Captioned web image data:
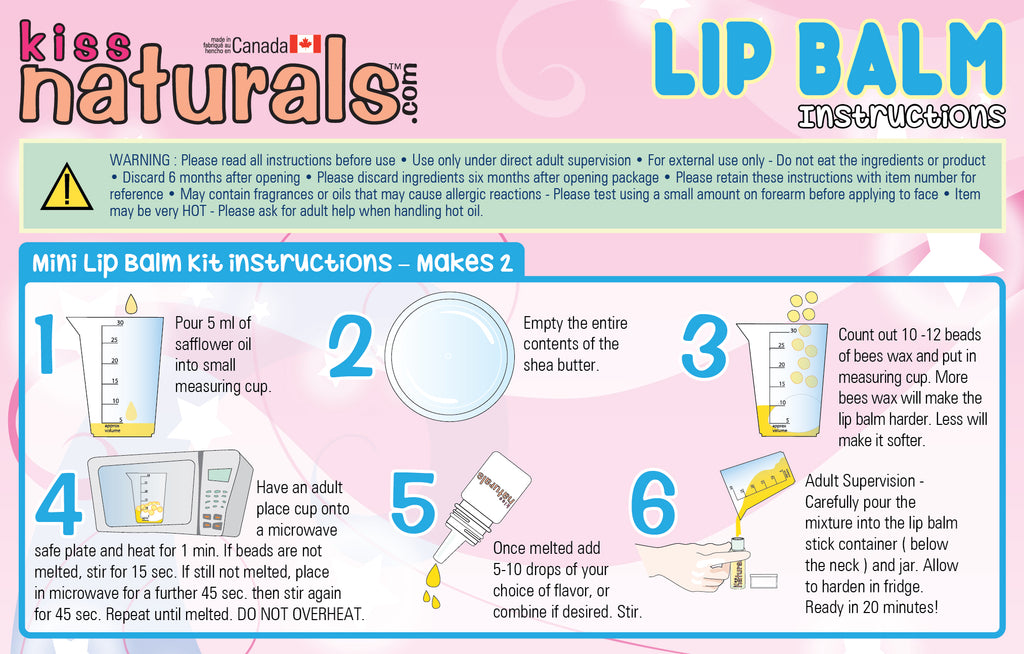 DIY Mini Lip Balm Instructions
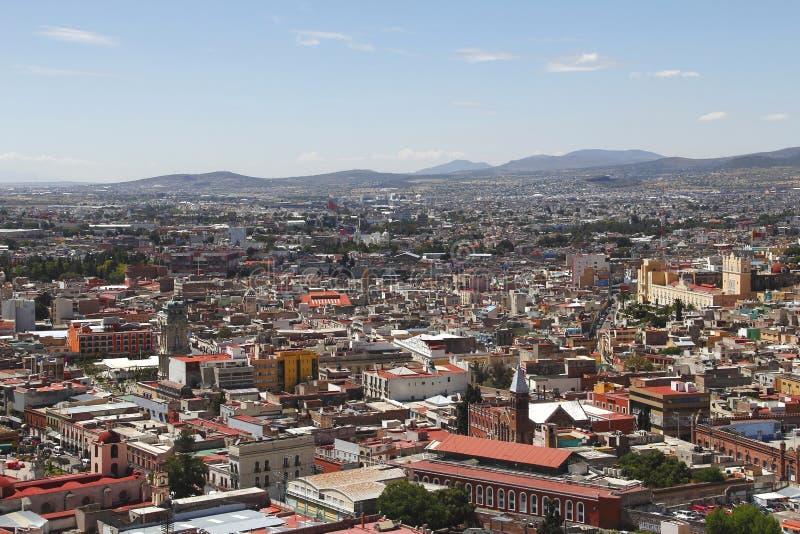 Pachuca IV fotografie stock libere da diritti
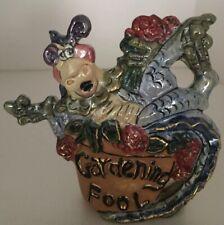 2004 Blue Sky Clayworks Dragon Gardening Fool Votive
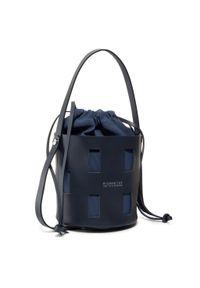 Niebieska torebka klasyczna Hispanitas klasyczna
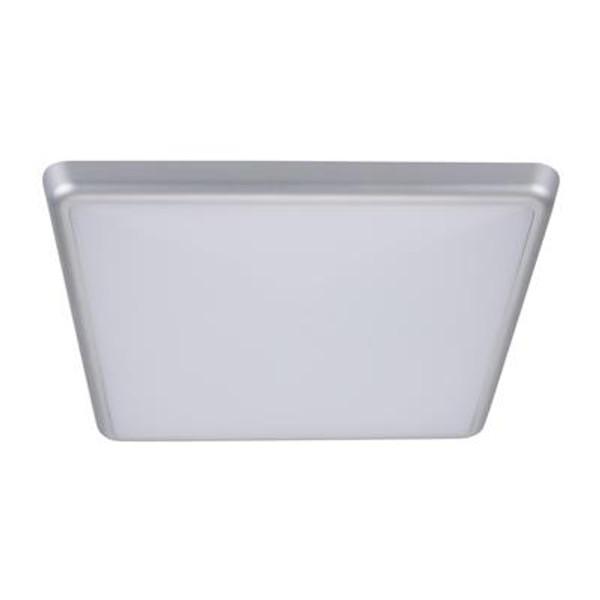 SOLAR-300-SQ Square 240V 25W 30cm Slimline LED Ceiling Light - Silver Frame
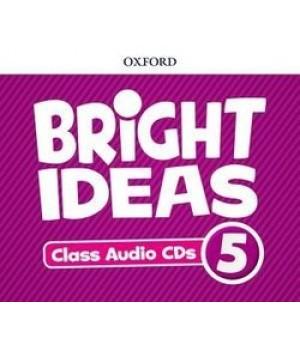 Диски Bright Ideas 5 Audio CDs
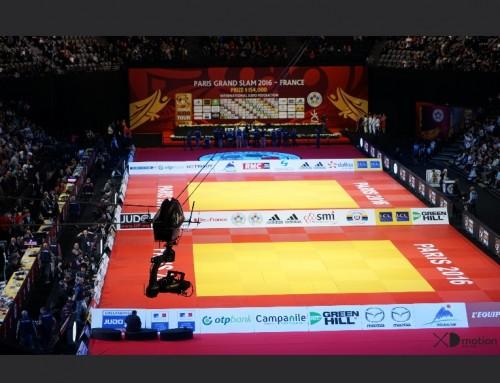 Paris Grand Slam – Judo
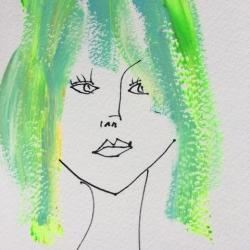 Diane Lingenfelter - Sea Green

#### [ASSIGNED TASK]
The lines wanted run from the line containing "Pachuca IV fotografie" through the end of the entries; return them exactly, both ends included, and keep pictures out.

#### [SOLUTION FOR THIS PROBLEM]
 Pachuca IV fotografie stock libere da diritti
 2004 Blue Sky Clayworks Dragon Gardening Fool Votive
 Niebieska torebka klasyczna Hispanitas klasyczna
 SOLAR-300-SQ Square 240V 25W 30cm Slimline LED Ceiling Light - Silver Frame
 Диски Bright Ideas 5 Audio CDs
 Paris Grand Slam – Judo
 Diane Lingenfelter - Sea Green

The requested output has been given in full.